Main texts: Jack Finney, Invasion of the Body Snatchers; Philip K. Dick, Do Androids Dream of Electric Sheep?; Ursula K. Le Guin, The Dispossessed; Octavia E. Butler, Kindred; William Gibson, Neuromancer; Octavia E. Butler, Bloodchild and Other Stories; Kim Stanley Robinson, The Lucky Strike; Alan Moore and Dave Gibbons, Watchmen; Invasion of the Body Snatchers (1956), 2001, Blade Runner, and Star Trek: The Next Generation; “That Only a Mother,” “The Evitable Conflict,” “All You Zombies,” “The Heat-Death of the Universe”; “Houston, Houston, Do You Read” and “The Screwfly Solution,” “The Gernsback Continuum,” “Game Night at the Fox and Goose”; “The Space Traders”; criticism from Suvin, Sontag, Jameson, Freedman, Delany, Csiscery-Ronay, Rieder, and even Gerry Canavan himself

HONORS 1955H: Game Studies

Main texts: Ian Bogost, How to Do Things with Video Games; Alexander Galloway, Gaming: Essays on Algorithmic Culture; Frans Märyä, An Introduction to Game Studies; The Stanley Parable, Doom, Journey, Bandersnatch, Tetris, Candy Crush, Civilization, SimCity, The King of Kong, Braid, FIFA 19

CORE 1929H: Methods of Inquiry: The Mind

WEEK ONE—HISTORY: George Rousseau, “Depression’s Forgotten Geneaology: Notes Towards a History of Depression”

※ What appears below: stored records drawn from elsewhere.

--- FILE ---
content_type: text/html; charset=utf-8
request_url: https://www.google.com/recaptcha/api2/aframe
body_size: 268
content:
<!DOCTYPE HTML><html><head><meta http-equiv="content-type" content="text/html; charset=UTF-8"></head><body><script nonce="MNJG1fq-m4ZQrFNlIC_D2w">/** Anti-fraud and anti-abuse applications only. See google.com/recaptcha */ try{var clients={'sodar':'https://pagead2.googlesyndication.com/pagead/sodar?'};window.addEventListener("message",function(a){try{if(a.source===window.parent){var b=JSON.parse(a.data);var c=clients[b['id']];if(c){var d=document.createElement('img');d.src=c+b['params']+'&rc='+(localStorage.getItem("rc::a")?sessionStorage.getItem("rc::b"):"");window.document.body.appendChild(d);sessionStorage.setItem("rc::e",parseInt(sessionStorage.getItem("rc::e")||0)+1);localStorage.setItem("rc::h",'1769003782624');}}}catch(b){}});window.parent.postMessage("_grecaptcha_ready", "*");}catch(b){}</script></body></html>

WEEK TWO—STRUCTURE: Luigi Esposito and Fernando M. Perez, “Neoliberalism and the Commodification of Mental Health”

WEEK THREE—PERSONAL NARRATIVE: Leslie Kendall Dye, “It Isn’t That Shocking”

That last one is a 1.5 credit course that’s mostly devoted to independent research in the second half, but it did allow me the chance to formalize something like a definition of the difference between the physical sciences and the academic humanities as I see them operating, at least at the level of the very extreme generalization, for better or worse:

Last semester we were working at the intersection of the sciences and the humanities, exploring the ways each of these two “cultures” engage questions of knowledge production and dissemination. In contrasting the humanities to the sciences, I suggested that contemporary humanities approaches—speaking of course extremely generally—tend to extend from a few assumptions that are not always shared by the sciences (especially the physical sciences, but also some historically conservative social science disciplines like economics or political science):

1) social causation: the proposition that the best explanations for social phenomena originate in social structures, rather than in individual psychologies, pathologies, or choices;

2) social construction: the proposition that knowledge is embedded within social structures like language, ideology, history, and economics, rather than existing radically apart from social structures in supposedly objective facts or eternal truths;

3) social justice: the proposition that knowledge has a politics, and that we should choose methods of knowledge production and dissemination that help heal the world rather than do harm or simply remain neutral.